Prototyping as a craft, or even as a subset of the craft of user experience design, is still young enough that it would be premature for us to try and settle a winner in the short term. This somewhat awkward, highly formative stage in which we basically get a brand new prototyping app every month or so is actually one of those rare necessities that feels like a luxury. All these independent attempts at figuring out how this new discipline should work are good for our craft, not to mention tons of fun, and there’s no reason it has to end soon. Barring a butterfly flapping its wings the wrong way on a trading floor in China, it may in fact turn out to be a good long time until we need to declare a winner at all in this space. To be sure, a winner will be crowned eventually—that’s capitalism, folks—but until then, it’s a wonderful time to be a designer.

It’s definitely an awesome time to be a designer. So many tools at our disposal, plenty of which are edging out old tools and ways of working. Even more so in the prototyping space that contend with a variety of priorities, from speed, to workflow, to the flexible, to the code-ready and more.

At the moment and due to the projects I’m helping with, InVision is the tool I’ve been using the most and I love it. Yes, stitching pages together may seem like a pain sometimes, but this practice actually helps out flush every single interaction, at least as far as static web applications go. Not to mention, they’ve been constantly improving on the product and adding new functionalities for the way designers and product teams work. But, I do see that this is only one method, ideal for this particular project, and like any other, has its own limitations. But this is the very reason why I think this era of design tools is exciting: paradigms are being challenged and there are tools that exist depending on your need, taste, resources, and constraints.
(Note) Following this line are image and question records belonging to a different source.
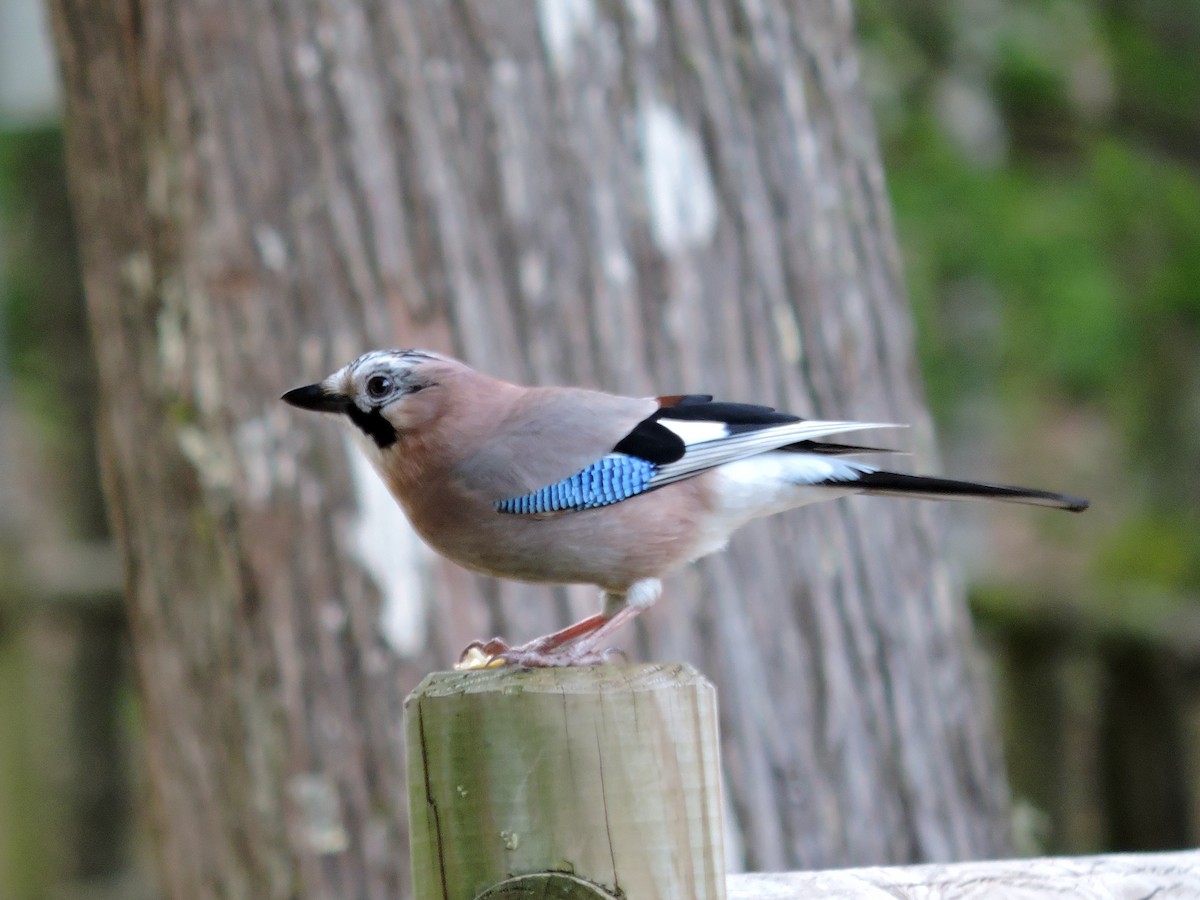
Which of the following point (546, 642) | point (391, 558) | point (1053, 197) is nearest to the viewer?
point (546, 642)

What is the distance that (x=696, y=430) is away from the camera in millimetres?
2639

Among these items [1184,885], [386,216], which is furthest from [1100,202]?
[1184,885]

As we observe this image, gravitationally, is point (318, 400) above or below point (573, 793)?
above

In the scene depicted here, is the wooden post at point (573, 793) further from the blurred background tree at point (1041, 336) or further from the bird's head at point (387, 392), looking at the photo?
the blurred background tree at point (1041, 336)

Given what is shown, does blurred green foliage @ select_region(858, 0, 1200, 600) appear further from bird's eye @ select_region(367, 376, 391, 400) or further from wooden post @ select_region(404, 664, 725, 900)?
wooden post @ select_region(404, 664, 725, 900)

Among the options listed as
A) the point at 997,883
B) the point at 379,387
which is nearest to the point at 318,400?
the point at 379,387

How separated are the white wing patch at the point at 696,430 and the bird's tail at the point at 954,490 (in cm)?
28

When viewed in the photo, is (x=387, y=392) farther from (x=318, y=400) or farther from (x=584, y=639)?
(x=584, y=639)

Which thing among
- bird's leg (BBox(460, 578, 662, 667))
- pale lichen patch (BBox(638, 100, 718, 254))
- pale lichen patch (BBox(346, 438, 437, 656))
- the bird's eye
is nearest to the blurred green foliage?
pale lichen patch (BBox(638, 100, 718, 254))

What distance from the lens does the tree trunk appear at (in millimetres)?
3613

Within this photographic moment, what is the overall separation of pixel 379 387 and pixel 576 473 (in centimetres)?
42

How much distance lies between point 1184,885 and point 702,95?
8.27 feet

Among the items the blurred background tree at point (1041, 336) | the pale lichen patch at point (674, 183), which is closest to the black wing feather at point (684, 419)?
the pale lichen patch at point (674, 183)

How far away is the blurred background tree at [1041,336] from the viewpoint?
5.36m
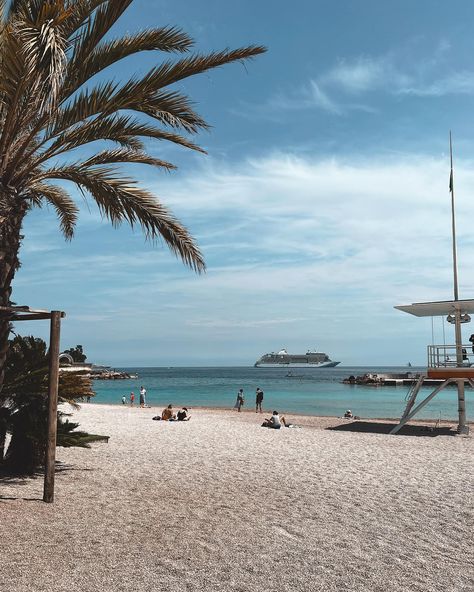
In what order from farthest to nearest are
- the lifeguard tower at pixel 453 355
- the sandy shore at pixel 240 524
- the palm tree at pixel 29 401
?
the lifeguard tower at pixel 453 355 < the palm tree at pixel 29 401 < the sandy shore at pixel 240 524

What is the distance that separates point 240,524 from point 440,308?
47.3 feet

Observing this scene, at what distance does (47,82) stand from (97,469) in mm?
Result: 7265

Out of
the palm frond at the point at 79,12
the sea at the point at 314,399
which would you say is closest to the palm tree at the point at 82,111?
the palm frond at the point at 79,12

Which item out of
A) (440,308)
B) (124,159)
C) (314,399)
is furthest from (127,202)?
(314,399)

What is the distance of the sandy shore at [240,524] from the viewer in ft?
16.9

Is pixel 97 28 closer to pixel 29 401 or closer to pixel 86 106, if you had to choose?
→ pixel 86 106

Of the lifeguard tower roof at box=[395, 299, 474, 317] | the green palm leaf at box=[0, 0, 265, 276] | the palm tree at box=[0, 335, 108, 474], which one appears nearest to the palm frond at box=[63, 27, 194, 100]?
the green palm leaf at box=[0, 0, 265, 276]

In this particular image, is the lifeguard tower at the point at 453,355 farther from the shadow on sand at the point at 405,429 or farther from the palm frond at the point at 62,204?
the palm frond at the point at 62,204

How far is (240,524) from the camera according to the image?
22.8 ft

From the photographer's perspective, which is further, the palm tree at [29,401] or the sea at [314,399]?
the sea at [314,399]

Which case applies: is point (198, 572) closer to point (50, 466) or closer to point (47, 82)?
point (50, 466)

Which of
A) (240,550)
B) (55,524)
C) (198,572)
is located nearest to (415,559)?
(240,550)

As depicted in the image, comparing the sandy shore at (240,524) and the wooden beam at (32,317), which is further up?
the wooden beam at (32,317)

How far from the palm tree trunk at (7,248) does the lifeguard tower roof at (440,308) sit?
14.6 metres
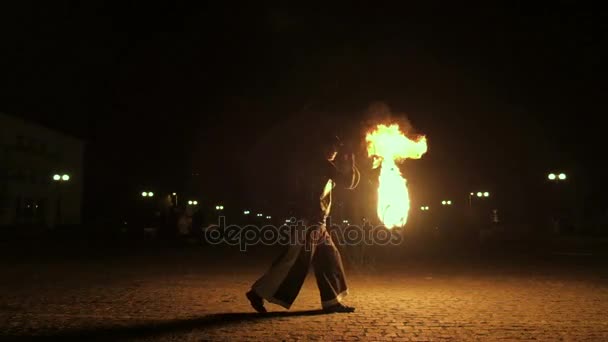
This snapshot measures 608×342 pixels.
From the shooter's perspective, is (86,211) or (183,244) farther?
(86,211)

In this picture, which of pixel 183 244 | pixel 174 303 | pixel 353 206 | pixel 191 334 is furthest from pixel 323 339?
pixel 183 244

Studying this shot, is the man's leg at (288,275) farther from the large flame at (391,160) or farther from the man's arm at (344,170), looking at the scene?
the large flame at (391,160)

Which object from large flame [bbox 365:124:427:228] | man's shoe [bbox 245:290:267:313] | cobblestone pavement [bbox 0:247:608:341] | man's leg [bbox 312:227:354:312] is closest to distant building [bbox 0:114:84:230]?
large flame [bbox 365:124:427:228]

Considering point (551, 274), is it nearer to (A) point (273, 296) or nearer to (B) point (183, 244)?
(A) point (273, 296)

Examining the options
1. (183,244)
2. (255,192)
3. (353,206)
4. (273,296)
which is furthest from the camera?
(255,192)

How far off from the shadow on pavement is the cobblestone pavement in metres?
0.01

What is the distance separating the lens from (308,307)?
27.8 feet

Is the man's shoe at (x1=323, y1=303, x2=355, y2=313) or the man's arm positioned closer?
the man's shoe at (x1=323, y1=303, x2=355, y2=313)

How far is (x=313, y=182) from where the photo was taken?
326 inches

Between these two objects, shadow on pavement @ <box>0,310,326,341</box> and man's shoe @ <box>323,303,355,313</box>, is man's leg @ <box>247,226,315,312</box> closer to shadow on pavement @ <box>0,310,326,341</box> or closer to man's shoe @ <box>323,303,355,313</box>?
shadow on pavement @ <box>0,310,326,341</box>

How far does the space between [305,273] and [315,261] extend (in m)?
0.25

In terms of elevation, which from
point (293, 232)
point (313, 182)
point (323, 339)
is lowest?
point (323, 339)

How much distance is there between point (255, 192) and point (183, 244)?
5660 cm

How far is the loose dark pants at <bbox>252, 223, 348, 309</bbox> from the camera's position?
7.74 m
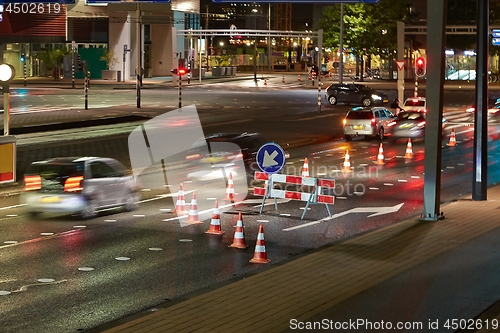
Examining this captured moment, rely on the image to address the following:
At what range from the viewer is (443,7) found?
1728cm

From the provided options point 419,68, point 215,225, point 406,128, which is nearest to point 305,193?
point 215,225

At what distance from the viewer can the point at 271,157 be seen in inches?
742

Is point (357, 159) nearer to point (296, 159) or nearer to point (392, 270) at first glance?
point (296, 159)

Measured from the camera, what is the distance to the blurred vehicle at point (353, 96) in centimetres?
5875

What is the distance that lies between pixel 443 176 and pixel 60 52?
6802 cm

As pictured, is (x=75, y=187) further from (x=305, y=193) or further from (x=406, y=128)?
(x=406, y=128)

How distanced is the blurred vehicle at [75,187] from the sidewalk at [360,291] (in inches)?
223

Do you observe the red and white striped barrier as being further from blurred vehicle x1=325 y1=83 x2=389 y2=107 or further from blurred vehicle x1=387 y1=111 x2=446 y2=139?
blurred vehicle x1=325 y1=83 x2=389 y2=107

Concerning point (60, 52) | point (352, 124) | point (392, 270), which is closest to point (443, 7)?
point (392, 270)

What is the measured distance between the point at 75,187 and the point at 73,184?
0.10m

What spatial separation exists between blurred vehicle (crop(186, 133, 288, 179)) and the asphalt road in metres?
1.30

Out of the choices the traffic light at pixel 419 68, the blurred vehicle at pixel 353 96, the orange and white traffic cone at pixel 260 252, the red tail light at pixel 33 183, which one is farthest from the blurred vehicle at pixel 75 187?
the blurred vehicle at pixel 353 96

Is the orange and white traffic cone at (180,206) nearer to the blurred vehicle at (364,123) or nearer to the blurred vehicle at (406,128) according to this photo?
the blurred vehicle at (364,123)

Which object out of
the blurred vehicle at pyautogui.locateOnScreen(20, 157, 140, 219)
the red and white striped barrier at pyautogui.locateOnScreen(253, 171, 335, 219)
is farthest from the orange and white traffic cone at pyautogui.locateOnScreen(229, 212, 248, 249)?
the blurred vehicle at pyautogui.locateOnScreen(20, 157, 140, 219)
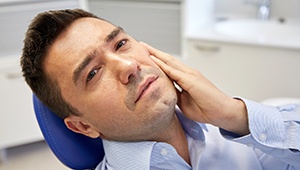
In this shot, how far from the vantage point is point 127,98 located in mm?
895

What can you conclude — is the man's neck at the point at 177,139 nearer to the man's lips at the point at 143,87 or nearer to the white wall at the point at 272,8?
the man's lips at the point at 143,87

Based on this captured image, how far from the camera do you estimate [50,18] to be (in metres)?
0.95

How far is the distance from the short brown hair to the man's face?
2 centimetres

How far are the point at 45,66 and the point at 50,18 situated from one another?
14 centimetres

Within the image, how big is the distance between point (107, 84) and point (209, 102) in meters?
0.29

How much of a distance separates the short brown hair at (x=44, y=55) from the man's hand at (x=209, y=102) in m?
0.29

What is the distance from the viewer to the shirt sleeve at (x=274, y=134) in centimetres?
93

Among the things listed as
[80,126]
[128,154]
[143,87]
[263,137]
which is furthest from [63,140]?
[263,137]

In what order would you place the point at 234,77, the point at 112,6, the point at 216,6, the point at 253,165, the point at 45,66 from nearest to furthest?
1. the point at 45,66
2. the point at 253,165
3. the point at 234,77
4. the point at 112,6
5. the point at 216,6

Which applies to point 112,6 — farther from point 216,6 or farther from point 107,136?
point 107,136

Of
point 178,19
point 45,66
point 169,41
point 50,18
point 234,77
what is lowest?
point 234,77

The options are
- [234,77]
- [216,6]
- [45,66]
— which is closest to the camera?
[45,66]

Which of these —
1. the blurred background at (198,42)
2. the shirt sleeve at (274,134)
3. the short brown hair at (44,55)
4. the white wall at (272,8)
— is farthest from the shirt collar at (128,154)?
the white wall at (272,8)

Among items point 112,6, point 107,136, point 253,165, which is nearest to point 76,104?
point 107,136
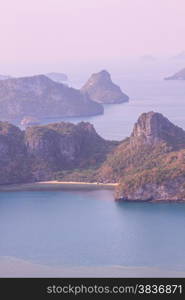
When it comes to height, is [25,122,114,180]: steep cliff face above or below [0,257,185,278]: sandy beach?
above

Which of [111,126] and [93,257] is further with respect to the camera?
[111,126]

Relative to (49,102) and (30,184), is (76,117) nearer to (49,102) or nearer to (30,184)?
(49,102)

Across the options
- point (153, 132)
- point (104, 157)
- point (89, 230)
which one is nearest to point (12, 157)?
point (104, 157)

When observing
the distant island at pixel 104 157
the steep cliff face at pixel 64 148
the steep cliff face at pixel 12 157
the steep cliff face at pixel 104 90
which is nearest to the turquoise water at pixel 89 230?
the distant island at pixel 104 157

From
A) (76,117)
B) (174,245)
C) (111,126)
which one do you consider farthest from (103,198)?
(76,117)

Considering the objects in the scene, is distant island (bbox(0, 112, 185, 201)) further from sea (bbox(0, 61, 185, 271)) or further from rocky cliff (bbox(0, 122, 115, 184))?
sea (bbox(0, 61, 185, 271))

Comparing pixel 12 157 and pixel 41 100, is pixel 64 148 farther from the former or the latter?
pixel 41 100

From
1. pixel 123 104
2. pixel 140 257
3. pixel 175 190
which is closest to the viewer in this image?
pixel 140 257

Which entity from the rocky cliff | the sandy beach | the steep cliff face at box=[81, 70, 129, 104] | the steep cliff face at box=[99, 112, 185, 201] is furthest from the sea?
the steep cliff face at box=[81, 70, 129, 104]
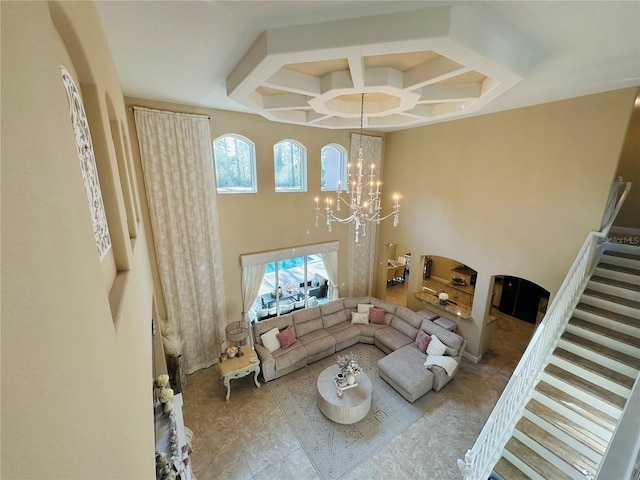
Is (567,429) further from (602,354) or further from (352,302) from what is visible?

Especially with the rise of mobile and smart devices, and with new interface guidelines being carved with each new OS version (i.e. Apple iOS 9 and Google Material Design), tools would have to improve parallel to the technologies we have today and those that are yet to come. But the best part? When before we had to stick to only a select few tools and were forced to adjust our processes to these few, now we can take our pick and see which one matches the projects we’re working on best and variables each of us have. The tools still define our workflows, but we have more power and freedom than ever.

This will constantly change and there will be lots of trial and error and learning in the process, but that’s exactly what we need as designers: we have to constantly challenge our own ways of doing and thinking while remaining fresh and dynamic because the things that we work on, just like the people we design for, are constantly evolving.

As for prototyping tools, there is no one right answer. The right one is what gets the job done for your team, and ships the right product for your user.